The teachers’ association has long been making the same allegation and several teachers have petitioned Delhi High Court against particular appointments over the past several years. But the government has hardly ever acted on the teachers’ and students’ multiple complaints against the VC, who is perceived to be close to the ruling dispensation.

A teachers’ association member described Tuesday’s ministry letter — which cited no explanations for the directive — as a “relief, at least for the time being”.

According to the association, the JNU administration has been interfering in the teacher appointment process in various ways, for instance, by changing the advertised eligibility criteria just before the selection.

The teachers’ main complaint is that Kumar has been violating rules by inviting subject experts of his own choice as members of the selection committees that interview the candidates.

Under JNU’s rules and statutes, each of its centres or schools recommends a panel of experts for possible inclusion in its teacher selection committee. Once statutory bodies like the university’s academic council and executive council have approved the names, the VC invites any three of them to join the selection committee.

However, the current dispensation has invoked a 1997 executive council resolution that authorised the VC to add names to the list of recommended experts and get them approved by the executive council. The teachers say this resolution applied only to the year 1997.

Last year, Delhi High Court passed an interim order allowing the VC to add names to the list but requiring their approval from the academic council and the executive council.

Since most of the members of both councils are nominated by the VC, deans and chairpersons, the VC gets all his agendas approved, a teachers’ association member said.

“The VC calls experts of his choice these days. He does not include anybody from the list recommended by the centre or the school. Some of these experts have hardly published any paper in peer-reviewed journals,” the teacher said.

Rajeev Kumar, a computer science teacher at JNU, said faculty recruitment was not urgent enough to be conducted during the pandemic.

“Faculty recruitment should not be short-circuited, as is currently being done,” he said.

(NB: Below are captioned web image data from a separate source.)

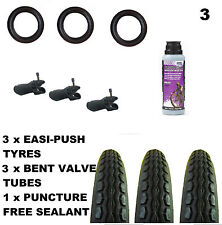 3 x Mamas & Papas 03 Sport TYRES 12 1/2" x 2 1/4 + Bent tubes + Puncture Sealant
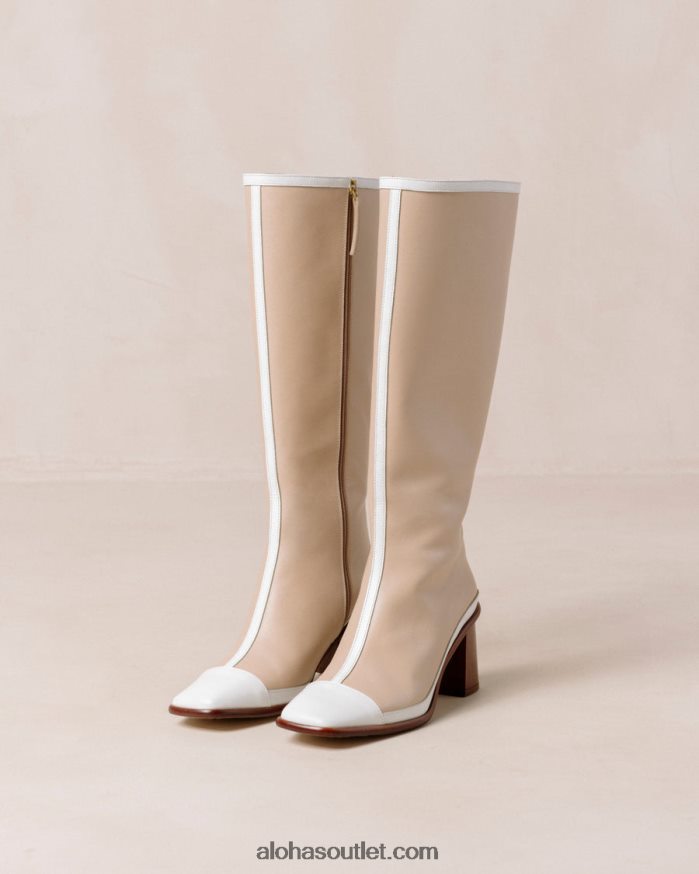 mulheres east retro - botas de couro branco e bege Alohas 4P88ZX38 pedra bege branco brilhante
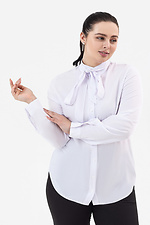 Классическая женская рубашка CORA белого цвета с бантом - поясом Garne 3042022 фото №7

“A faculty member, once appointed, stays on for the next two to four decades. Any compromise with faculty selection may therefore severely affect the academic environment.”

Rajeev Kumar said that although the National Education Policy had recommended abolition of the MPhil course, JNU was recruiting teachers on the basis of the posts sanctioned for its integrated MPhil-PhD course rather than recalculating the number of required teachers after excluding the MPhil-related posts.

“Instead of faculty recruitment, a VC’s time may be more meaningfully devoted to higher-priority tasks such as improving the infrastructure for online teaching and assessment, rescheduling the academic calendar, conducting admissions and calling the students back to the campus,” he said.

An email sent to the JNU vice-chancellor and registrar seeking their reaction to the allegations of illegalities in teacher appointment has remained unanswered.

The Central University of Rajasthan had sought permission for an online interview to recruit teachers. The ministry has advised it to wait for now.